* **Task item**: Below are records; the lines starting at the one with "Game Indoor Game" and ending at the one with "a silhouette of" must be reproduced exactly, both included. Pictures must not appear.

Scraped caption text data
==========

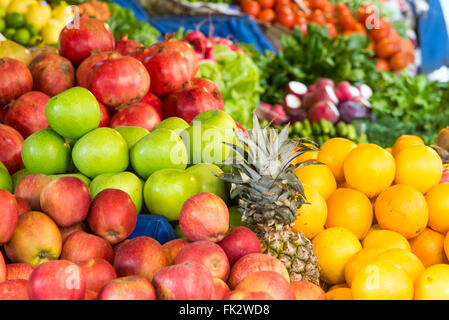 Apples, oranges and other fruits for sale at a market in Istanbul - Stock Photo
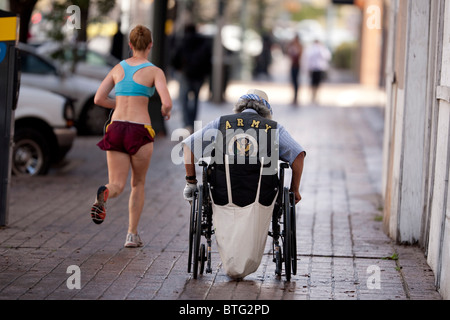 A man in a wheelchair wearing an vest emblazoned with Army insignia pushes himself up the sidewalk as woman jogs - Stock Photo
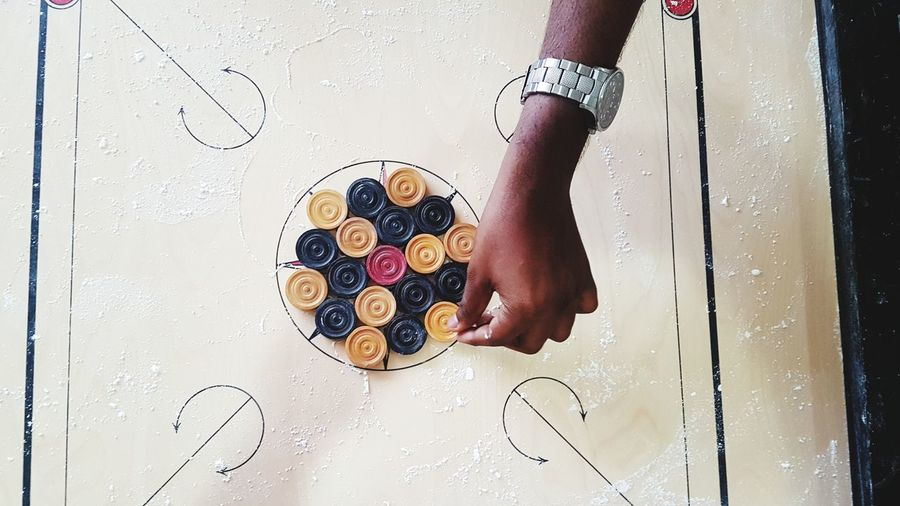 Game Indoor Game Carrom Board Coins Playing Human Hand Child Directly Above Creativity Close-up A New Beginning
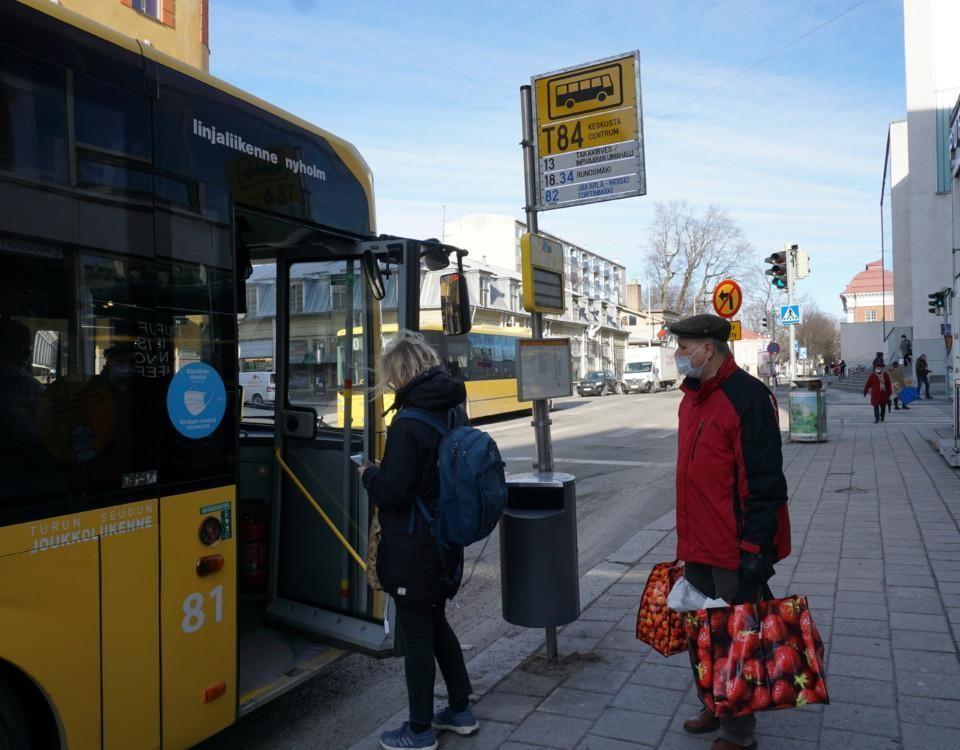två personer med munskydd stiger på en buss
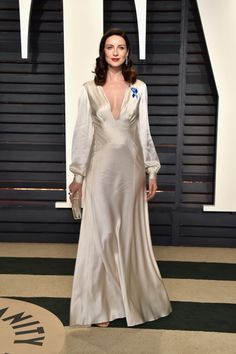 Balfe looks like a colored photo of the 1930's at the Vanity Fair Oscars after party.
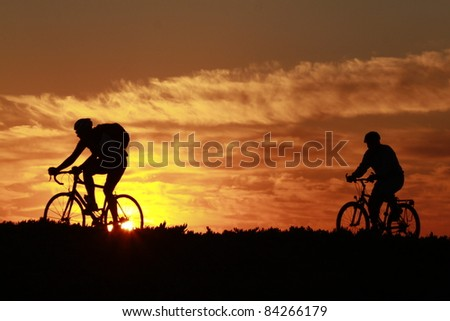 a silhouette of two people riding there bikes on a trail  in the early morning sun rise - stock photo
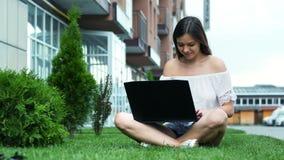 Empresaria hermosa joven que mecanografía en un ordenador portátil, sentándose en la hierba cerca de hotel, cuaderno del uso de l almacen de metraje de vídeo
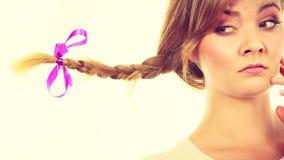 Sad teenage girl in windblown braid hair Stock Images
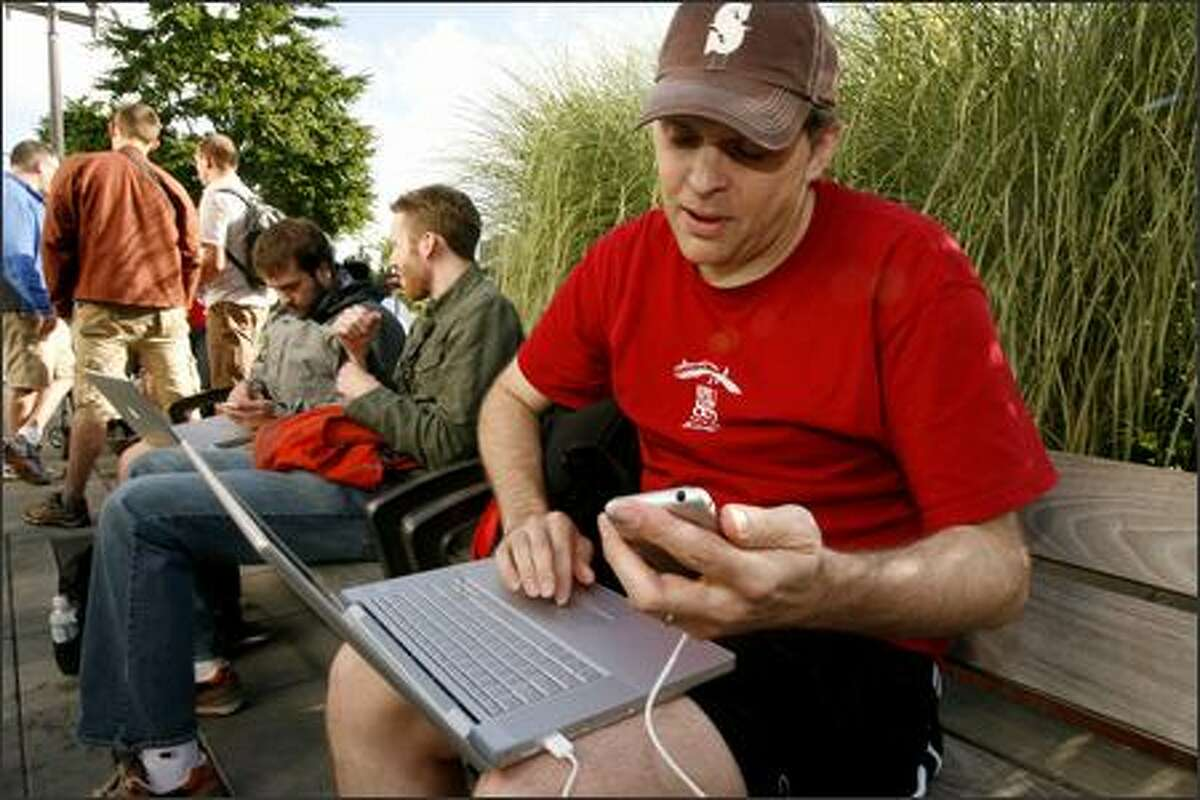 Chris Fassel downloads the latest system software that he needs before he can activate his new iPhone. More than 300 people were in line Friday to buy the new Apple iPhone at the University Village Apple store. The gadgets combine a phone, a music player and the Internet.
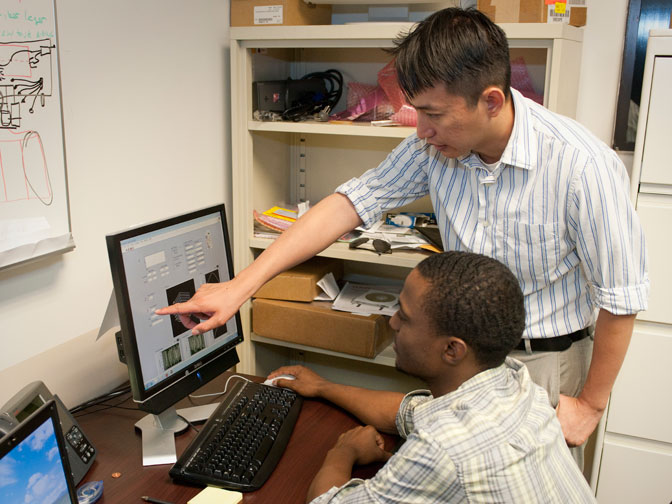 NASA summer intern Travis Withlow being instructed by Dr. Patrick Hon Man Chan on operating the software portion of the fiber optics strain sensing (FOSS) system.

==========

* **Task output**:
 Game Indoor Game Carrom Board Coins Playing Human Hand Child Directly Above Creativity Close-up A New Beginning
två personer med munskydd stiger på en buss
 Balfe looks like a colored photo of the 1930's at the Vanity Fair Oscars after party.
 a silhouette of two people riding there bikes on a trail  in the early morning sun rise - stock photo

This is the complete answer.